Os anos se passaram e a luta por liberdade, mesmo que tardia, continuava! O clamor por eleições e por escolhas livres, civis, e democráticas era grande. Queríamos eleições e não mais o regime militar totalitário que extirpava direitos e a vida de quem a eles se opusesse.
Os Caras pintadas. As Diretas Já! Constituição Promulgada! Vieram as mudanças. Voltou-se ao regime civil.

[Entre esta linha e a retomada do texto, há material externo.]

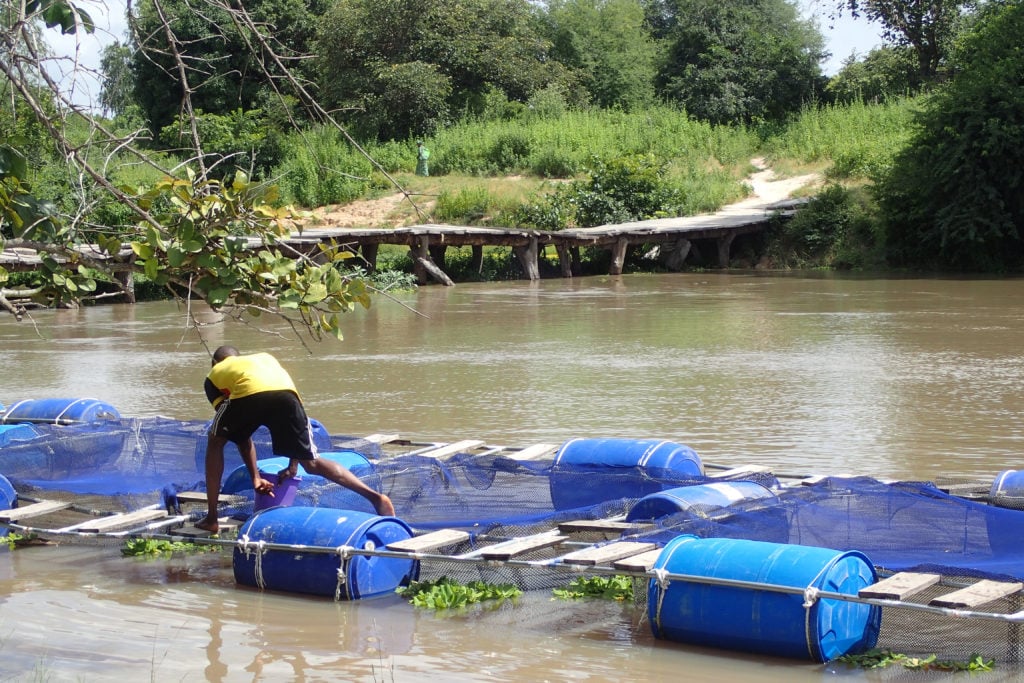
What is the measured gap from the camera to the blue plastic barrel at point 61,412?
10.1 metres

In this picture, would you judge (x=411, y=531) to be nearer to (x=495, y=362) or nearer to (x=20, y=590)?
(x=20, y=590)

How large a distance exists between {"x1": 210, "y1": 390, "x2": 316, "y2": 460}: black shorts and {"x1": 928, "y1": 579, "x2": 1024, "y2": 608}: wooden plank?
11.5 ft

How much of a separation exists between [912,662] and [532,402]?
7778 mm

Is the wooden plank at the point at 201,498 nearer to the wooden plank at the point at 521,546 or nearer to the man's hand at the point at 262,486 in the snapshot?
the man's hand at the point at 262,486

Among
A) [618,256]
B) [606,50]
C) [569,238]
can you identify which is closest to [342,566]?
[569,238]

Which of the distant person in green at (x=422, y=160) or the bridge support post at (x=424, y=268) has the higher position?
the distant person in green at (x=422, y=160)

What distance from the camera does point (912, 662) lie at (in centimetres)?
518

A Constituição Federal trazia muitas mudanças e dava mais direitos ao povo. Para esse mesmo povo, sem direito, foi criado um elemento muito emblemático e satisfatório: Ministério Público. Pessoas que concluem o curso de Direito em qualquer universidade brasileira e que esteja em gozo pleno dos seus direitos pode concorrer a uma vaga no Ministério Público. Os membros do MP têm prerrogativas constitucionais que são muito importantes. Uma delas é o poder, o direito, e o dever de fiscalizar, investigar, e encaminhar à Justiça os malfeitores e ignoradores das leis.
Pois bem, o regime militar criou o AI-5.
Agora, o nosso legislativo atual, desde as câmaras municipais até o senado, está cheio de cidadãos de conduta inaceitável, reprovável, e por vezes, até criminosa. Esses representantes do legislativo querem aprovar uma emenda constitucional chamada de PEC-37. PEC significa "Proposta de Emenda Constitucional." E essa já é a de número 37. O que o parlamento pra-lamento dos brasileiros quer aprovar é a anulação das prerrogativas do Ministério Público. Acabar com o poder dos que podem e têm dever de investigar as injustiças e ilicitudes promovidas por autoridades de todas as casas legislativas e poderes constituídos.
Isso é uma aberração e não deveria nem ser cogitada em um ambiente democrático.
Então, saímos de um período de completa anulação dos direitos no regime com o AI-5, e chegamos à PEC-37 para nos impor uma mordaça no Ministério Público. Isso não pode. AI-5 e PEC-37 são dois instrumentos deletérios que desumanizam e nos descaracterizam como seres humanos pensantes. Isso é inadmissível.
AI-5 já era! Agora, PEC-37?! Isso, nunca!